Il clima è temperato, contraddistinto da inverni generalmente miti e asciutti e da estati calde, umide e piovose. Gennaio, il mese “meno caldo” dell’anno, fa registrare temperature mediamente comprese tra 22 e 7 gradi, con massime che talvolta possono anche superare i 25; giugno, quello più caldo, è invece caratterizzato da valori che oscillano tra 29 e 13 gradi. Il consiglio è quello di evitare il periodo che va da maggio a ottobre, durante il quale si concentra il 90% delle precipitazioni che ogni anno bagnano la città.
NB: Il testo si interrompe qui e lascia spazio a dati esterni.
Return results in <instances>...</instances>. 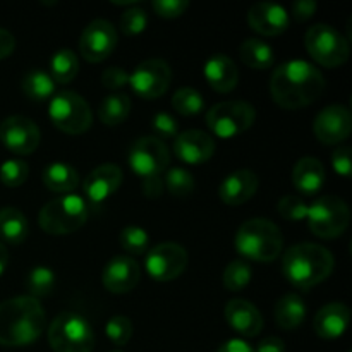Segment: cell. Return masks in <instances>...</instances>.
Returning a JSON list of instances; mask_svg holds the SVG:
<instances>
[{"label": "cell", "instance_id": "obj_1", "mask_svg": "<svg viewBox=\"0 0 352 352\" xmlns=\"http://www.w3.org/2000/svg\"><path fill=\"white\" fill-rule=\"evenodd\" d=\"M323 89L325 78L320 69L301 58L284 62L272 74V98L287 110L311 105L322 96Z\"/></svg>", "mask_w": 352, "mask_h": 352}, {"label": "cell", "instance_id": "obj_2", "mask_svg": "<svg viewBox=\"0 0 352 352\" xmlns=\"http://www.w3.org/2000/svg\"><path fill=\"white\" fill-rule=\"evenodd\" d=\"M45 323L43 306L31 296H17L0 302V346H30L40 339Z\"/></svg>", "mask_w": 352, "mask_h": 352}, {"label": "cell", "instance_id": "obj_3", "mask_svg": "<svg viewBox=\"0 0 352 352\" xmlns=\"http://www.w3.org/2000/svg\"><path fill=\"white\" fill-rule=\"evenodd\" d=\"M333 254L327 248L313 243L294 244L284 253L282 272L294 287L311 289L330 277Z\"/></svg>", "mask_w": 352, "mask_h": 352}, {"label": "cell", "instance_id": "obj_4", "mask_svg": "<svg viewBox=\"0 0 352 352\" xmlns=\"http://www.w3.org/2000/svg\"><path fill=\"white\" fill-rule=\"evenodd\" d=\"M131 170L141 179L143 192L148 198H158L164 189V172L170 164L167 144L155 136H143L133 143L127 157Z\"/></svg>", "mask_w": 352, "mask_h": 352}, {"label": "cell", "instance_id": "obj_5", "mask_svg": "<svg viewBox=\"0 0 352 352\" xmlns=\"http://www.w3.org/2000/svg\"><path fill=\"white\" fill-rule=\"evenodd\" d=\"M284 250L280 229L268 219H250L236 234V251L244 260L270 263Z\"/></svg>", "mask_w": 352, "mask_h": 352}, {"label": "cell", "instance_id": "obj_6", "mask_svg": "<svg viewBox=\"0 0 352 352\" xmlns=\"http://www.w3.org/2000/svg\"><path fill=\"white\" fill-rule=\"evenodd\" d=\"M89 215L88 203L78 195H64L41 208L40 227L50 236H65L81 229Z\"/></svg>", "mask_w": 352, "mask_h": 352}, {"label": "cell", "instance_id": "obj_7", "mask_svg": "<svg viewBox=\"0 0 352 352\" xmlns=\"http://www.w3.org/2000/svg\"><path fill=\"white\" fill-rule=\"evenodd\" d=\"M48 344L55 352H91L95 332L85 316L65 311L55 316L50 323Z\"/></svg>", "mask_w": 352, "mask_h": 352}, {"label": "cell", "instance_id": "obj_8", "mask_svg": "<svg viewBox=\"0 0 352 352\" xmlns=\"http://www.w3.org/2000/svg\"><path fill=\"white\" fill-rule=\"evenodd\" d=\"M308 226L316 237L322 239H336L342 236L349 227L351 212L342 198L327 195L313 201L308 206Z\"/></svg>", "mask_w": 352, "mask_h": 352}, {"label": "cell", "instance_id": "obj_9", "mask_svg": "<svg viewBox=\"0 0 352 352\" xmlns=\"http://www.w3.org/2000/svg\"><path fill=\"white\" fill-rule=\"evenodd\" d=\"M308 54L323 67H339L349 58L351 48L347 38L330 24H315L305 34Z\"/></svg>", "mask_w": 352, "mask_h": 352}, {"label": "cell", "instance_id": "obj_10", "mask_svg": "<svg viewBox=\"0 0 352 352\" xmlns=\"http://www.w3.org/2000/svg\"><path fill=\"white\" fill-rule=\"evenodd\" d=\"M256 119V110L243 100H229L213 105L206 112V124L210 131L220 140H232L246 133Z\"/></svg>", "mask_w": 352, "mask_h": 352}, {"label": "cell", "instance_id": "obj_11", "mask_svg": "<svg viewBox=\"0 0 352 352\" xmlns=\"http://www.w3.org/2000/svg\"><path fill=\"white\" fill-rule=\"evenodd\" d=\"M48 117L65 134H82L91 127L93 113L86 100L74 91H60L48 103Z\"/></svg>", "mask_w": 352, "mask_h": 352}, {"label": "cell", "instance_id": "obj_12", "mask_svg": "<svg viewBox=\"0 0 352 352\" xmlns=\"http://www.w3.org/2000/svg\"><path fill=\"white\" fill-rule=\"evenodd\" d=\"M170 81V65L164 58H148L131 72L127 82L140 98L157 100L167 91Z\"/></svg>", "mask_w": 352, "mask_h": 352}, {"label": "cell", "instance_id": "obj_13", "mask_svg": "<svg viewBox=\"0 0 352 352\" xmlns=\"http://www.w3.org/2000/svg\"><path fill=\"white\" fill-rule=\"evenodd\" d=\"M188 251L177 243H162L148 250L146 267L148 275L157 282H170L181 277L188 267Z\"/></svg>", "mask_w": 352, "mask_h": 352}, {"label": "cell", "instance_id": "obj_14", "mask_svg": "<svg viewBox=\"0 0 352 352\" xmlns=\"http://www.w3.org/2000/svg\"><path fill=\"white\" fill-rule=\"evenodd\" d=\"M117 47V30L110 21L95 19L79 38V54L88 62L98 64L109 58Z\"/></svg>", "mask_w": 352, "mask_h": 352}, {"label": "cell", "instance_id": "obj_15", "mask_svg": "<svg viewBox=\"0 0 352 352\" xmlns=\"http://www.w3.org/2000/svg\"><path fill=\"white\" fill-rule=\"evenodd\" d=\"M40 127L24 116H10L0 124V141L16 155H31L40 144Z\"/></svg>", "mask_w": 352, "mask_h": 352}, {"label": "cell", "instance_id": "obj_16", "mask_svg": "<svg viewBox=\"0 0 352 352\" xmlns=\"http://www.w3.org/2000/svg\"><path fill=\"white\" fill-rule=\"evenodd\" d=\"M352 116L346 105H330L316 116L313 133L323 144H339L349 138Z\"/></svg>", "mask_w": 352, "mask_h": 352}, {"label": "cell", "instance_id": "obj_17", "mask_svg": "<svg viewBox=\"0 0 352 352\" xmlns=\"http://www.w3.org/2000/svg\"><path fill=\"white\" fill-rule=\"evenodd\" d=\"M120 184H122V168L116 164H103L89 172L82 182V189L91 205H102L110 196L116 195Z\"/></svg>", "mask_w": 352, "mask_h": 352}, {"label": "cell", "instance_id": "obj_18", "mask_svg": "<svg viewBox=\"0 0 352 352\" xmlns=\"http://www.w3.org/2000/svg\"><path fill=\"white\" fill-rule=\"evenodd\" d=\"M174 153L188 165H199L208 162L215 153V141L203 131H184L174 141Z\"/></svg>", "mask_w": 352, "mask_h": 352}, {"label": "cell", "instance_id": "obj_19", "mask_svg": "<svg viewBox=\"0 0 352 352\" xmlns=\"http://www.w3.org/2000/svg\"><path fill=\"white\" fill-rule=\"evenodd\" d=\"M141 278L140 265L131 256H113L103 268L102 282L112 294H126L138 285Z\"/></svg>", "mask_w": 352, "mask_h": 352}, {"label": "cell", "instance_id": "obj_20", "mask_svg": "<svg viewBox=\"0 0 352 352\" xmlns=\"http://www.w3.org/2000/svg\"><path fill=\"white\" fill-rule=\"evenodd\" d=\"M289 14L275 2H258L248 12L251 30L263 36H278L289 28Z\"/></svg>", "mask_w": 352, "mask_h": 352}, {"label": "cell", "instance_id": "obj_21", "mask_svg": "<svg viewBox=\"0 0 352 352\" xmlns=\"http://www.w3.org/2000/svg\"><path fill=\"white\" fill-rule=\"evenodd\" d=\"M230 329L243 337H256L263 330V316L253 302L246 299H232L223 309Z\"/></svg>", "mask_w": 352, "mask_h": 352}, {"label": "cell", "instance_id": "obj_22", "mask_svg": "<svg viewBox=\"0 0 352 352\" xmlns=\"http://www.w3.org/2000/svg\"><path fill=\"white\" fill-rule=\"evenodd\" d=\"M258 186H260L258 175L248 168H241L223 179L219 188V196L229 206L243 205L256 195Z\"/></svg>", "mask_w": 352, "mask_h": 352}, {"label": "cell", "instance_id": "obj_23", "mask_svg": "<svg viewBox=\"0 0 352 352\" xmlns=\"http://www.w3.org/2000/svg\"><path fill=\"white\" fill-rule=\"evenodd\" d=\"M349 322L351 311L344 302H329L315 315L313 329L322 339L333 340L346 333Z\"/></svg>", "mask_w": 352, "mask_h": 352}, {"label": "cell", "instance_id": "obj_24", "mask_svg": "<svg viewBox=\"0 0 352 352\" xmlns=\"http://www.w3.org/2000/svg\"><path fill=\"white\" fill-rule=\"evenodd\" d=\"M203 74H205L210 88L215 89L217 93L232 91L239 81V69H237L236 62L223 54L212 55L205 62Z\"/></svg>", "mask_w": 352, "mask_h": 352}, {"label": "cell", "instance_id": "obj_25", "mask_svg": "<svg viewBox=\"0 0 352 352\" xmlns=\"http://www.w3.org/2000/svg\"><path fill=\"white\" fill-rule=\"evenodd\" d=\"M325 179V167L318 158L305 157L296 162L292 168V186L302 196H313L322 191Z\"/></svg>", "mask_w": 352, "mask_h": 352}, {"label": "cell", "instance_id": "obj_26", "mask_svg": "<svg viewBox=\"0 0 352 352\" xmlns=\"http://www.w3.org/2000/svg\"><path fill=\"white\" fill-rule=\"evenodd\" d=\"M306 315H308V309H306L305 301L301 296L294 292L282 296L275 305V322L284 330H296L301 327Z\"/></svg>", "mask_w": 352, "mask_h": 352}, {"label": "cell", "instance_id": "obj_27", "mask_svg": "<svg viewBox=\"0 0 352 352\" xmlns=\"http://www.w3.org/2000/svg\"><path fill=\"white\" fill-rule=\"evenodd\" d=\"M30 234L26 215L14 206L0 208V239L7 244H21Z\"/></svg>", "mask_w": 352, "mask_h": 352}, {"label": "cell", "instance_id": "obj_28", "mask_svg": "<svg viewBox=\"0 0 352 352\" xmlns=\"http://www.w3.org/2000/svg\"><path fill=\"white\" fill-rule=\"evenodd\" d=\"M239 57L248 67L267 71L274 65V48L260 38H248L241 43Z\"/></svg>", "mask_w": 352, "mask_h": 352}, {"label": "cell", "instance_id": "obj_29", "mask_svg": "<svg viewBox=\"0 0 352 352\" xmlns=\"http://www.w3.org/2000/svg\"><path fill=\"white\" fill-rule=\"evenodd\" d=\"M43 182L54 192H71L78 188L79 174L71 164L54 162L43 170Z\"/></svg>", "mask_w": 352, "mask_h": 352}, {"label": "cell", "instance_id": "obj_30", "mask_svg": "<svg viewBox=\"0 0 352 352\" xmlns=\"http://www.w3.org/2000/svg\"><path fill=\"white\" fill-rule=\"evenodd\" d=\"M23 93L34 102H45L55 93V81L43 69H31L21 81Z\"/></svg>", "mask_w": 352, "mask_h": 352}, {"label": "cell", "instance_id": "obj_31", "mask_svg": "<svg viewBox=\"0 0 352 352\" xmlns=\"http://www.w3.org/2000/svg\"><path fill=\"white\" fill-rule=\"evenodd\" d=\"M131 112V98L126 93H112L100 103L98 116L105 126L113 127L122 124Z\"/></svg>", "mask_w": 352, "mask_h": 352}, {"label": "cell", "instance_id": "obj_32", "mask_svg": "<svg viewBox=\"0 0 352 352\" xmlns=\"http://www.w3.org/2000/svg\"><path fill=\"white\" fill-rule=\"evenodd\" d=\"M50 78L54 79L55 85L57 82H71L72 79L76 78V74L79 72V58L78 55L74 54L69 48H64V50H58L52 55L50 58Z\"/></svg>", "mask_w": 352, "mask_h": 352}, {"label": "cell", "instance_id": "obj_33", "mask_svg": "<svg viewBox=\"0 0 352 352\" xmlns=\"http://www.w3.org/2000/svg\"><path fill=\"white\" fill-rule=\"evenodd\" d=\"M172 107L181 116H198L205 110V100L195 88H181L172 96Z\"/></svg>", "mask_w": 352, "mask_h": 352}, {"label": "cell", "instance_id": "obj_34", "mask_svg": "<svg viewBox=\"0 0 352 352\" xmlns=\"http://www.w3.org/2000/svg\"><path fill=\"white\" fill-rule=\"evenodd\" d=\"M250 263L246 260H234L223 270V287L230 292H239L251 282Z\"/></svg>", "mask_w": 352, "mask_h": 352}, {"label": "cell", "instance_id": "obj_35", "mask_svg": "<svg viewBox=\"0 0 352 352\" xmlns=\"http://www.w3.org/2000/svg\"><path fill=\"white\" fill-rule=\"evenodd\" d=\"M55 287V274L48 267H34L28 275V291L31 298H47Z\"/></svg>", "mask_w": 352, "mask_h": 352}, {"label": "cell", "instance_id": "obj_36", "mask_svg": "<svg viewBox=\"0 0 352 352\" xmlns=\"http://www.w3.org/2000/svg\"><path fill=\"white\" fill-rule=\"evenodd\" d=\"M165 188L175 198H188L195 191V179H192L191 172H188L186 168H167Z\"/></svg>", "mask_w": 352, "mask_h": 352}, {"label": "cell", "instance_id": "obj_37", "mask_svg": "<svg viewBox=\"0 0 352 352\" xmlns=\"http://www.w3.org/2000/svg\"><path fill=\"white\" fill-rule=\"evenodd\" d=\"M119 243L126 253L129 254H144L148 251V244H150V237L143 227L129 226L122 229L119 234Z\"/></svg>", "mask_w": 352, "mask_h": 352}, {"label": "cell", "instance_id": "obj_38", "mask_svg": "<svg viewBox=\"0 0 352 352\" xmlns=\"http://www.w3.org/2000/svg\"><path fill=\"white\" fill-rule=\"evenodd\" d=\"M28 175H30V167L19 158H10L0 165V182L7 188H19L26 182Z\"/></svg>", "mask_w": 352, "mask_h": 352}, {"label": "cell", "instance_id": "obj_39", "mask_svg": "<svg viewBox=\"0 0 352 352\" xmlns=\"http://www.w3.org/2000/svg\"><path fill=\"white\" fill-rule=\"evenodd\" d=\"M105 336L113 346H126L133 337V322L122 315L112 316L105 325Z\"/></svg>", "mask_w": 352, "mask_h": 352}, {"label": "cell", "instance_id": "obj_40", "mask_svg": "<svg viewBox=\"0 0 352 352\" xmlns=\"http://www.w3.org/2000/svg\"><path fill=\"white\" fill-rule=\"evenodd\" d=\"M148 26V14L140 7H129L122 12L119 19V30L126 36H136L141 34Z\"/></svg>", "mask_w": 352, "mask_h": 352}, {"label": "cell", "instance_id": "obj_41", "mask_svg": "<svg viewBox=\"0 0 352 352\" xmlns=\"http://www.w3.org/2000/svg\"><path fill=\"white\" fill-rule=\"evenodd\" d=\"M277 210L278 215L289 222H301V220H306V215H308V205L296 195L284 196L278 201Z\"/></svg>", "mask_w": 352, "mask_h": 352}, {"label": "cell", "instance_id": "obj_42", "mask_svg": "<svg viewBox=\"0 0 352 352\" xmlns=\"http://www.w3.org/2000/svg\"><path fill=\"white\" fill-rule=\"evenodd\" d=\"M153 131H155V138L158 140H172L179 134V124L170 113L167 112H158L157 116L153 117Z\"/></svg>", "mask_w": 352, "mask_h": 352}, {"label": "cell", "instance_id": "obj_43", "mask_svg": "<svg viewBox=\"0 0 352 352\" xmlns=\"http://www.w3.org/2000/svg\"><path fill=\"white\" fill-rule=\"evenodd\" d=\"M189 9V2L186 0H155L153 10L157 16L164 19H174V17L182 16Z\"/></svg>", "mask_w": 352, "mask_h": 352}, {"label": "cell", "instance_id": "obj_44", "mask_svg": "<svg viewBox=\"0 0 352 352\" xmlns=\"http://www.w3.org/2000/svg\"><path fill=\"white\" fill-rule=\"evenodd\" d=\"M127 81H129V74L126 72V69L116 67V65H113V67L105 69L102 74L103 86L109 89L122 88V86L127 85Z\"/></svg>", "mask_w": 352, "mask_h": 352}, {"label": "cell", "instance_id": "obj_45", "mask_svg": "<svg viewBox=\"0 0 352 352\" xmlns=\"http://www.w3.org/2000/svg\"><path fill=\"white\" fill-rule=\"evenodd\" d=\"M332 165L333 170L337 172L342 177H349L351 175V148L349 146H342L337 148L336 151L332 153Z\"/></svg>", "mask_w": 352, "mask_h": 352}, {"label": "cell", "instance_id": "obj_46", "mask_svg": "<svg viewBox=\"0 0 352 352\" xmlns=\"http://www.w3.org/2000/svg\"><path fill=\"white\" fill-rule=\"evenodd\" d=\"M316 9H318V6H316L315 0H299L292 6V16L299 23H305L309 17L315 16Z\"/></svg>", "mask_w": 352, "mask_h": 352}, {"label": "cell", "instance_id": "obj_47", "mask_svg": "<svg viewBox=\"0 0 352 352\" xmlns=\"http://www.w3.org/2000/svg\"><path fill=\"white\" fill-rule=\"evenodd\" d=\"M16 48V38L12 33H9L7 30L0 28V60L7 58Z\"/></svg>", "mask_w": 352, "mask_h": 352}, {"label": "cell", "instance_id": "obj_48", "mask_svg": "<svg viewBox=\"0 0 352 352\" xmlns=\"http://www.w3.org/2000/svg\"><path fill=\"white\" fill-rule=\"evenodd\" d=\"M254 352H285V344L278 337H267L258 344Z\"/></svg>", "mask_w": 352, "mask_h": 352}, {"label": "cell", "instance_id": "obj_49", "mask_svg": "<svg viewBox=\"0 0 352 352\" xmlns=\"http://www.w3.org/2000/svg\"><path fill=\"white\" fill-rule=\"evenodd\" d=\"M217 352H254V347L243 339H230L223 342Z\"/></svg>", "mask_w": 352, "mask_h": 352}, {"label": "cell", "instance_id": "obj_50", "mask_svg": "<svg viewBox=\"0 0 352 352\" xmlns=\"http://www.w3.org/2000/svg\"><path fill=\"white\" fill-rule=\"evenodd\" d=\"M7 265H9V251L3 246V243H0V277L6 272Z\"/></svg>", "mask_w": 352, "mask_h": 352}, {"label": "cell", "instance_id": "obj_51", "mask_svg": "<svg viewBox=\"0 0 352 352\" xmlns=\"http://www.w3.org/2000/svg\"><path fill=\"white\" fill-rule=\"evenodd\" d=\"M112 352H120V351H112Z\"/></svg>", "mask_w": 352, "mask_h": 352}]
</instances>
Ma se non avete esigenze climatiche, il periodo assolutamente migliore per visitare Patzcuaro è per i giorni del primo ed il 2 di novembre, quando si svolgono le celebrazioni per il Giorno dei Morti. In particolare il clou della due giorni di feste macabre è La noche de muertos, e cioè la notte tra il 1° e il 2 di novembre, ma il programma prevede molti momenti interessanti, specialmente se siete appassionati di fotografia: si parte il primo di novembre, al mattino con la velación de la angelitos​, il risveglio dei piccoli angeli che si svolge nei cimiteri della città e delle altre località sul lago, che vuole ricordare in modo struggente i bambini scomparsi nell'anno precedente, poi durante il giorno si svolge il Teruscan in cui i bambini rubano il cibo dalle case dei vicini, e poi segue la grande notte con la "velación de los difuntos" con le feste surreali dentro ai cimiteri, dove tra fiori e canti si mangia tutti assieme. Oltre che le feste tradizionali si svolge in città il Festival Cultural de la Muerte con bancarelle e vendite di artigianato a tema, oltre che tenersi un variopinto mercato nella piazza centrale di Pátzcuaro

Lo scalo aereo più vicino a Patzcuaro è l’Aeroporto Francisco J.Mujica, situato poco meno di 80 chilometri a nord-est, oltre Morelia, sulla strada per Zinapecuaro. La stazione degli autobus a lunga percorrenza si trova un chilometro e mezzo a sud-ovest del centro e consente di raggiungere Città del Messico (5 ore e 30), Erongaricuaro (35 minuti), Guadalajara (4 ore e 30), Morelia (1 ora), Quiroga (35 minuti), Tzintzuntzan (20 minuti) e Uruapan (1 ora). Per quanto concerne gli spostamenti urbani, date le dimensioni ridotte del centro, ci si può comodamente muovere a piedi.